Copy the listing below line for line, keeping every word, number, and punctuation mark unchanged.

◇ ◇ ◇ ◇

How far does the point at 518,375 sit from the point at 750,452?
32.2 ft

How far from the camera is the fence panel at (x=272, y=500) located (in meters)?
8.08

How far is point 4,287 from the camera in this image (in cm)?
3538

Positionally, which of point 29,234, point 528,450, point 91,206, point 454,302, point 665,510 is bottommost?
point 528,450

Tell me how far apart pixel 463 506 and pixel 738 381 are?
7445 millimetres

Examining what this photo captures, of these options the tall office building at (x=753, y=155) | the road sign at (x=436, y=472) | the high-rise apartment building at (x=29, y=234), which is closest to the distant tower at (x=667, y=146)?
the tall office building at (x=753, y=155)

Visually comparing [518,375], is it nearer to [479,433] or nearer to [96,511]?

◇ ◇ ◇ ◇

Final result:
How far does the point at 518,375 sit from the point at 750,452?
32.2 ft

How far from the camera is the fence panel at (x=272, y=500) located (in meters)?
8.08

How far is point 4,287 from the camera in this image (in cm)?
3538

Positionally, which of point 29,234, point 528,450, point 91,206, point 454,302, point 665,510 is bottommost?
point 528,450

Tell me how far apart pixel 463 506 and pixel 738 381 are?
7445 millimetres

Examining what this photo captures, of these options the tall office building at (x=753, y=155) | the road sign at (x=436, y=472) | the high-rise apartment building at (x=29, y=234), which is closest to the distant tower at (x=667, y=146)?
the tall office building at (x=753, y=155)

Visually comparing [518,375], is it nearer to [479,433] or nearer to [96,511]?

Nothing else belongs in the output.